→ GOALS
1. Translate this sentence from the weekly RBI notes into French: "RBI followed up Governor’s concerns expressed on 6th Nov 2023, with its circular on 16th Nov 2023 increasing risk weight on consumer credit exposures."
2. Transcribe the stretch of the weekly RBI notes from "3. Risk weight" through "3% in 2019.".
3. Pick up the weekly RBI notes after their last sentence and keep writing in the same style.

>> Begin SOURCE PASSAGE

Key developments and notifications- 19th Nov 2023

Nifty 50 and Sensex have risen well for the third consecutive week while the Bankex failed to sustain the break. In US S&P 500 barely gains while Dow ends lower on the back of benign inflation data points.

Let’s review key developments and notifications last week.

1. RBI

1a.RBI Googly on Banks/NBFCs

RBI followed up Governor’s concerns expressed on 6th Nov 2023, with its circular on 16th Nov 2023 increasing risk weight on consumer credit exposures.

  1. Consumer credit exposure of commercial banks and NBFCs, including personal loans shall attract higher risk weight of 125% (revised from 100%)
  2. Housing loans, education loans, vehicle loans, gold loans, microfinance/SHG loans are excluded.
  3. Risk weight of Credit card receivables of banks increased to 150% and of NBFCs to 125%.
  4. Exposures of banks to NBFCs shall attract higher risk weight of 25% over and above the relevant risk weight linked to their accredited credit ratings. – doubled to 45% from 20% for AAAs, to 55% from 30% for AAs, and for A-s to 75% from 50% earlier.

Why now?

  1. Unusual growth of ~23% in unsecured loans higher than credit growth of 12-14%.
  2. From Sept 2021 to Sept 2023, Consumer durable loans have grown by 58%, credit card receivables grown by 64%, and other personal loans (Rs. 12.41 lakh cr.) grew by 57%. Within this, proportion of small ticket personal loans have increased to 8% in June 2023 from 3% in 2019.
  3. Bank lending to NBFCs up by 50% of incremental credit during the last 12 months and NBFCs unsecured loans grew 75% in the last 2 years compared to 45% for the overall system.
  4. As per CIBIL, the percentage of borrowers missing a repayment was 5.4% in Q2’ 2003-24, up 120 bps since Q2 2022-23 in small ticket loans.

 Why it is stringent?

  1. The higher risk weight is applicable not only to incremental but outstanding advances as well.

>> End SOURCE PASSAGE
>> Begin RECORDED INFORMATION

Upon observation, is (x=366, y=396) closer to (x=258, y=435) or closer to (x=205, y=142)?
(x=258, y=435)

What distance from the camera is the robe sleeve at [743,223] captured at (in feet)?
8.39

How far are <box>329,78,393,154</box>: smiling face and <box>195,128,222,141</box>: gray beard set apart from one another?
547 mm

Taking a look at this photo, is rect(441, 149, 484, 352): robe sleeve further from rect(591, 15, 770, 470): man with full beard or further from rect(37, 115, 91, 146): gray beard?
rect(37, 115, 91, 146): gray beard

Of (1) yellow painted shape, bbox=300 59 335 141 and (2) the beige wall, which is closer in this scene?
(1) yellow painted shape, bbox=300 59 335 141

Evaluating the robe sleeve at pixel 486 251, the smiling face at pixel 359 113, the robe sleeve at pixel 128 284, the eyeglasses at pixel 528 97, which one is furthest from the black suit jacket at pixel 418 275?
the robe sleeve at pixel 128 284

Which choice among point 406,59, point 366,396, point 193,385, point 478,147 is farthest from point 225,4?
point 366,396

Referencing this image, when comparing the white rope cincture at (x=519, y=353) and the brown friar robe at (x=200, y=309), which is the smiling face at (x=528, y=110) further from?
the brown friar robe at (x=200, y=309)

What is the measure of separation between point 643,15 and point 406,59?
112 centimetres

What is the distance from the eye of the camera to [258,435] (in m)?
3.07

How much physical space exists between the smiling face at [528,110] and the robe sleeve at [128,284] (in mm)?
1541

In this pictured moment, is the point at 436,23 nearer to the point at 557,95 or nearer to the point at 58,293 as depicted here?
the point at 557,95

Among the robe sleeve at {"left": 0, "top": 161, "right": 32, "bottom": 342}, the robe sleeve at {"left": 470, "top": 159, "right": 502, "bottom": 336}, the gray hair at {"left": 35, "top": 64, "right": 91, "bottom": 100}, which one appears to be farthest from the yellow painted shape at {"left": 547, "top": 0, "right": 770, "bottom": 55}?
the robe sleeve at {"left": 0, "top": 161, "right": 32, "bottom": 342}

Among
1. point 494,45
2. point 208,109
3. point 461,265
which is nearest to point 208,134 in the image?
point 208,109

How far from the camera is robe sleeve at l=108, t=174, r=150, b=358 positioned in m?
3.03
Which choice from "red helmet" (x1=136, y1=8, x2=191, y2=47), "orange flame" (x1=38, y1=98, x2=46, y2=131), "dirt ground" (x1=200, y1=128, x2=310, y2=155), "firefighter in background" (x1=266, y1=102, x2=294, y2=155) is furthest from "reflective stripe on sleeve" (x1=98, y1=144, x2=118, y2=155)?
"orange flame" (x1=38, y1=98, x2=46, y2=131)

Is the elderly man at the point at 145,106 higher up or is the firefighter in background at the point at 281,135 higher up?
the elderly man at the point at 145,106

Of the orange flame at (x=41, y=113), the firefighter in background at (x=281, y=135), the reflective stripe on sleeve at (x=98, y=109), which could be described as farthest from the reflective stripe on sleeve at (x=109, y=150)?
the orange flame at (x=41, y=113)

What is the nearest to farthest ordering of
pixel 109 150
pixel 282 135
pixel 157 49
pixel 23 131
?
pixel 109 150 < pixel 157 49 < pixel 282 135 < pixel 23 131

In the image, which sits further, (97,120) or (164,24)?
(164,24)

>> End RECORDED INFORMATION

→ RESPONSES TO THE EXERCISE
1. La RBI a donné suite aux préoccupations exprimées par le gouverneur le 6 novembre 2023 par sa circulaire du 16 novembre 2023, qui relève la pondération des risques appliquée aux expositions au crédit à la consommation.

2.
3. Risk weight of Credit card receivables of banks increased to 150% and of NBFCs to 125%.
  4. Exposures of banks to NBFCs shall attract higher risk weight of 25% over and above the relevant risk weight linked to their accredited credit ratings. – doubled to 45% from 20% for AAAs, to 55% from 30% for AAs, and for A-s to 75% from 50% earlier.

Why now?

  1. Unusual growth of ~23% in unsecured loans higher than credit growth of 12-14%.
  2. From Sept 2021 to Sept 2023, Consumer durable loans have grown by 58%, credit card receivables grown by 64%, and other personal loans (Rs. 12.41 lakh cr.) grew by 57%. Within this, proportion of small ticket personal loans have increased to 8% in June 2023 from 3% in 2019.

3.
  2. Top up loans extended against depreciating movable assets like vehicles or consumer durables, also being grouped under unsecured loans, independent of loan to value.

What is the impact?

  1. Capital Adequacy requirement goes up for banks/NBFCs. CET 1 of banks are expected to see a decline of 30-100 basis points due to the increased risk weight.
  2. Loans would be costlier in this segment to price the higher risk weight.
  3. Double whammy for NBFCs – higher risk weight and reduced bank exposure; thus, NBFCs may flood bond market making bond borrowing also pricier for them.
  4. Share prices of NBFCs/Banks having higher unsecured exposure declined on Friday by – SBI Cards- 5.1%; RBL Bank 7.8%, IDFC First 4%

1b.  Why ban on Bajaj Finance?

RBI on Nov 15, 2023, has directed Bajaj Finance Ltd. (“the company”) to stop sanction and disbursal of loans under its two lending products ‘eCOM’ and ‘Insta EMI Card’, with immediate effect.

What prompted RBI?

  • Non-issuance of key fact statements (KFS) to the borrowers under these two lending products, and deficiencies in the KFS for other digital loans of the company.
  • A KFS is a document (mandated under digital lending guidelines) detailing vital information on a loan like amount, tenure, interest rate, fees and penalties which were not provided for the customers of Bajaj Finance.

A Macquarie report out of the 3,580,000 customers added in the second quarter about 670,000 or 19% were EMI card customers. Digitally sourced EMI card franchise stood at 4,200,000 or 10% of the EMI card base.

1c. RBI new regulation on cross border trade payments.

What’s new?

  • As part of this regulation, released last week, all the non-bank entities involved in processing payments for the import and export of goods and services will need to get licensed as Cross Border Payment Aggregators(PA/PG – CB).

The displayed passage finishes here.